TEXTE À LIRE.
::::::::
Potsdam, Novembre 1750.

 

 

Quoique vous paraissiez m’avoir entièrement oublié, je ne puis croire que vous m’ayez effacé de votre cœur ; vous êtes toujours dans le mien. Vous devez être un peu consolé d’avoir été remplacé par un homme tel que d’Arnaud. La manière dont il s’acquittait, à Paris, de la commission dont il était honoré, devait servir à vous faire regretter ; et la manière dont il s’est conduit ici a achevé de le faire connaître. Je ne me repens point du bien que je lui ai fait, mais j’en suis bien honteux. S’il n’avait été qu’ingrat envers moi, je ne vous en parlerais pas ; je le laisserais dans la foule de ses semblables ; mais je suis obligé de vous apprendre que par sa mauvaise conduite il vient de forcer le roi à le chasser. Ses égarement ont commencé par la folie, et ont fini par la scélératesse.
::::::::
CONSIGNE A.
Dans la lettre de Potsdam, qu'est-ce que la mauvaise conduite de d'Arnaud vient de forcer le roi à faire ?
Le texte et les enregistrements qui le suivent ne proviennent pas de la même source.
::::::::
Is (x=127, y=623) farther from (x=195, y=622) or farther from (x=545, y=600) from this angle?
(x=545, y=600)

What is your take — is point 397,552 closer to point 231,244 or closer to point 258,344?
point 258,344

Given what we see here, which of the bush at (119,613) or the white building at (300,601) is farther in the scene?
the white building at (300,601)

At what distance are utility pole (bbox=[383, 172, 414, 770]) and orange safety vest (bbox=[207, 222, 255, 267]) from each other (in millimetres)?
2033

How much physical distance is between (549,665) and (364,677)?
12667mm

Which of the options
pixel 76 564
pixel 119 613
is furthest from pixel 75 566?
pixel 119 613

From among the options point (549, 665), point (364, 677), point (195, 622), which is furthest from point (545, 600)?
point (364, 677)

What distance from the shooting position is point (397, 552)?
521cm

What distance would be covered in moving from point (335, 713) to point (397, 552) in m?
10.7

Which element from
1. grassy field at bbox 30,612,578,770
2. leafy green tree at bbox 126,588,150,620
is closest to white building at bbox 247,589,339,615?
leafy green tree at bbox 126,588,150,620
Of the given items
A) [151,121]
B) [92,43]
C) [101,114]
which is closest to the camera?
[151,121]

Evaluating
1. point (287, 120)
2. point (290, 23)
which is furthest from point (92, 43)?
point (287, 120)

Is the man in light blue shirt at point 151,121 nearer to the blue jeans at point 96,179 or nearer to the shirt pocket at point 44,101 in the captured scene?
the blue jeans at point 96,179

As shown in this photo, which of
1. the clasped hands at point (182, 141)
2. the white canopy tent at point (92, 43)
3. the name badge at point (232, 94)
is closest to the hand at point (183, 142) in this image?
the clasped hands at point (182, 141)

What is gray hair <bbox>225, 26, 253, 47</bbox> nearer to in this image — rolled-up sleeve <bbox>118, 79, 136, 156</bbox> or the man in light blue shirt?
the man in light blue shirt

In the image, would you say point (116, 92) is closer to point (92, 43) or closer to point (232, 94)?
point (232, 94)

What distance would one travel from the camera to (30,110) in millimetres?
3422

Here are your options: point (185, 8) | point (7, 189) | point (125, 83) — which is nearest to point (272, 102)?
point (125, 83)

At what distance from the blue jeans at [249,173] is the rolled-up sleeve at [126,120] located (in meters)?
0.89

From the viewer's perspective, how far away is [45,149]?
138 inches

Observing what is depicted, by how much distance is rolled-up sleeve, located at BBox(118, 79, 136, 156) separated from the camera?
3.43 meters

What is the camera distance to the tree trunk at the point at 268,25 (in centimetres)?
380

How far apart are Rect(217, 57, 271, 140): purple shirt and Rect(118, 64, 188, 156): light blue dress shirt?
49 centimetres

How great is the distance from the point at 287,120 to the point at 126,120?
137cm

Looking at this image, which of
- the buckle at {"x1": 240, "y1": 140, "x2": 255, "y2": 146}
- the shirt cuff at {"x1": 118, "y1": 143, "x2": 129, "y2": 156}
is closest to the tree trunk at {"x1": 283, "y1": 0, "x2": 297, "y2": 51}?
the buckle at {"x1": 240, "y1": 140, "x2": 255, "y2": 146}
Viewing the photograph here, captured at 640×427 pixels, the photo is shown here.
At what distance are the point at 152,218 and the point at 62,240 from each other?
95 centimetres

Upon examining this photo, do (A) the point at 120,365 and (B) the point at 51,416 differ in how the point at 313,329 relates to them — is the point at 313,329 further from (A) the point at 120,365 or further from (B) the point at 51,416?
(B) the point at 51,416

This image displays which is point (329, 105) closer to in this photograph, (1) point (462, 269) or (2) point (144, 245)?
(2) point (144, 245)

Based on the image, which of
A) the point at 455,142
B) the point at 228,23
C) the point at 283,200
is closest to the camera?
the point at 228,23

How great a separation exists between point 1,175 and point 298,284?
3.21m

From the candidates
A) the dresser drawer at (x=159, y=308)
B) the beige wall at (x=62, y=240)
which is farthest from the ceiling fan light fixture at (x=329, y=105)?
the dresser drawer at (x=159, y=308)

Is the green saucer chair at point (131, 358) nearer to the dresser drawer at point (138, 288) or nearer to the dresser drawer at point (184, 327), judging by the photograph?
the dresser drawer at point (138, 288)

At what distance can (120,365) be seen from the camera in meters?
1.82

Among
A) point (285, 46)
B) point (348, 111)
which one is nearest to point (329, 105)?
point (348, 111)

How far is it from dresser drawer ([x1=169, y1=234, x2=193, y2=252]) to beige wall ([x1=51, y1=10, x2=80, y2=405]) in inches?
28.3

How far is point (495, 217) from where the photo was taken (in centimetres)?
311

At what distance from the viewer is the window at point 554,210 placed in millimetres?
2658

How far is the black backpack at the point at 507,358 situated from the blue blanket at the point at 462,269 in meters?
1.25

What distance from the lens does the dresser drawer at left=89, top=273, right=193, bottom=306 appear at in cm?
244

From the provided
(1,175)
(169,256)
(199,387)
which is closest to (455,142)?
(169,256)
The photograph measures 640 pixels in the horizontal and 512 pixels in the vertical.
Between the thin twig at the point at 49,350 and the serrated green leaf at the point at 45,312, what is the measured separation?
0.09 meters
::::::::
CONSIGNE B.
Mettez sous forme de liste JSON de chaînes, une chaîne par ligne et sans les lignes vides, les lignes des enregistrements allant de celle qui contient "Based on the image, which of" jusqu'à la fin des enregistrements, ces deux bornes comprises.

RÉPONSE COMPLÈTE A.
Elle vient de forcer le roi à le chasser.

RÉPONSE COMPLÈTE B.
[
  "Based on the image, which of",
  "A) the point at 455,142",
  "B) the point at 228,23",
  "C) the point at 283,200",
  "is closest to the camera?",
  "the point at 228,23",
  "How great a separation exists between point 1,175 and point 298,284?",
  "3.21m",
  "From the candidates",
  "A) the dresser drawer at (x=159, y=308)",
  "B) the beige wall at (x=62, y=240)",
  "which is farthest from the ceiling fan light fixture at (x=329, y=105)?",
  "the dresser drawer at (x=159, y=308)",
  "Is the green saucer chair at point (131, 358) nearer to the dresser drawer at point (138, 288) or nearer to the dresser drawer at point (184, 327), judging by the photograph?",
  "the dresser drawer at point (138, 288)",
  "At what distance can (120,365) be seen from the camera in meters?",
  "1.82",
  "Among",
  "A) point (285, 46)",
  "B) point (348, 111)",
  "which one is nearest to point (329, 105)?",
  "point (348, 111)",
  "How far is it from dresser drawer ([x1=169, y1=234, x2=193, y2=252]) to beige wall ([x1=51, y1=10, x2=80, y2=405]) in inches?",
  "28.3",
  "How far is point (495, 217) from where the photo was taken (in centimetres)?",
  "311",
  "At what distance from the viewer is the window at point 554,210 placed in millimetres?",
  "2658",
  "How far is the black backpack at the point at 507,358 situated from the blue blanket at the point at 462,269 in meters?",
  "1.25",
  "What distance from the lens does the dresser drawer at left=89, top=273, right=193, bottom=306 appear at in cm?",
  "244",
  "From the provided",
  "(1,175)",
  "(169,256)",
  "(199,387)",
  "which is closest to (455,142)?",
  "(169,256)",
  "The photograph measures 640 pixels in the horizontal and 512 pixels in the vertical.",
  "Between the thin twig at the point at 49,350 and the serrated green leaf at the point at 45,312, what is the measured separation?",
  "0.09 meters"
]